Textbox 2 – ICVCM carbon credit category assessment explained
Back in July 2023 when the ICVCM released its assessment framework, it called on carbon-crediting programs to apply for assessment: if the credits they offer are assessed to meet the quality criteria, they are given a CCP label. Due to the vast differences in carbon credit project types and reviewers’ ability to assess these consistently, the assessment was broken into categories:
(1) Carbon credits from project types for which review was deemed straightforward (landfill gas capture, destruction of ozone-depleting substances, and sulfur hexafluoride avoidance) are subject to an internal assessment, the results of which are due around the first week of April 2024;
(2) Carbon credits from projects whose methodologies involve more complex or controversial counterfactual scenarios (renewable energy, efficient cookstoves, water purification, improved forest management, and REDD+) undergo a multistakeholder assessment among experts with specialised project knowledge, with all results not expected until Q3 2024;
(3) Carbon credits from project categories that were upfront deemed unlikely to meet the ICVCM criteria (electricity generation from natural gas, waste heat recovery, and industrial energy efficiency) will be assessed only once other evaluations are complete.
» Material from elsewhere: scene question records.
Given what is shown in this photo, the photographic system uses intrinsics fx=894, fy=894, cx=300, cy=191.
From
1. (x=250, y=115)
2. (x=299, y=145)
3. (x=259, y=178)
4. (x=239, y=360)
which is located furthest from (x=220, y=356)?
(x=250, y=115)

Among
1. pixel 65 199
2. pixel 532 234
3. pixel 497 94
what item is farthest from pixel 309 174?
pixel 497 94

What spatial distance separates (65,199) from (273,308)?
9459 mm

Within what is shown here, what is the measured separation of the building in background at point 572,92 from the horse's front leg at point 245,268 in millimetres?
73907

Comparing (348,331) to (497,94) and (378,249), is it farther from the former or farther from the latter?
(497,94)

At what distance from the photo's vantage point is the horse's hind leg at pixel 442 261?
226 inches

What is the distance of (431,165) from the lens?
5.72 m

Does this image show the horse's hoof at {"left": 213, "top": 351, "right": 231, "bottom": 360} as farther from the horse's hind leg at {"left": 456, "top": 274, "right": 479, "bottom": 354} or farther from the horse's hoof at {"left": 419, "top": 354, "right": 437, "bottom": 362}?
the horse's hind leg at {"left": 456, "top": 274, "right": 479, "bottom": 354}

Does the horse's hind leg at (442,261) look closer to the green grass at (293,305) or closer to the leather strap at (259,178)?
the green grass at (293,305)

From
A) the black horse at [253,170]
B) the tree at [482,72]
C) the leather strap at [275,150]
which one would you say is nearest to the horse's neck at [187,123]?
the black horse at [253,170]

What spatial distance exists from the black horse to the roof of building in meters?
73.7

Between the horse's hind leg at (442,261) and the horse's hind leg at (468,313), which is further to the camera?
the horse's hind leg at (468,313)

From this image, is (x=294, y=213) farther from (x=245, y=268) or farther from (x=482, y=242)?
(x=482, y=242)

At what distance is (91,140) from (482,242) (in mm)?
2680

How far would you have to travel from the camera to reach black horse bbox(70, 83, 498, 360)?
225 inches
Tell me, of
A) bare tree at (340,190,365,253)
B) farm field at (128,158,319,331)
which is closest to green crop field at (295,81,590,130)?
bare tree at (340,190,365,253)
Of the over 720 million carbon credits in circulation, only 36 million are in categories undergoing internal assessment. Thus, next week’s results will give only a small clue as to what portion of the current market supply is “real” and what portion can be considered part of the unwanted stockpile of credits that will not get retired.

Results of the multistakeholder assessment later in 2024, however, will provide much better insight: the categories subject to that process account for approximately 350 million of the credits in circulation. We will continue to release analyses as the various assessment results are made public.

Caveats

The use of CCP labelling as an indicator for what constitutes “real supply” in the VCM is limited: approximately 120 million of the credits in circulation were generated using methodologies for which the ICVCM has not established an assessment process, projects utilising more than one methodology, or using methodologies that have not been publicly disclosed. Although these therefore cannot receive a CCP label, they are not necessarily unwanted legacy credits unlikely to be retired: many organizations seeking to offset their emissions or make mitigation claims prefer to do so using credits from bespoke projects with individualized methodologies.

Similarly, a large chunk of credits from Verra – specifically in the REDD category – are not being assessed because Verra came up with a new REDD methodology in November 2023 (see our analysis on this here) with which it had applied for ICVCM assessment and replaced the five REDD methodologies. The 178 credits from those methodologies collectively account for a full 25% of total credits in circulation: those credits cannot (yet) receive a CCP label since they are not being assessed. However, Verra requires all registered REDD projects to adopt the new methodology (which is being assessed in the multistakeholder working group for which results are expected in September) over the next year, allowing project proponents to apply the new methodology retroactively to past issuances. Thus, if the new Verra REDD methodology receives the CCP label, credits from Verra REDD projects, including those in circulation, will have the ICVCM ‘seal of approval’ as of next year.

We will publish analyses as the ICVCM assessment process continues throughout 2024, starting with the initial launch of CCP-labelled credit categories in April. Every assessment result gives better information as to the voluntary carbon market’s “real” supply.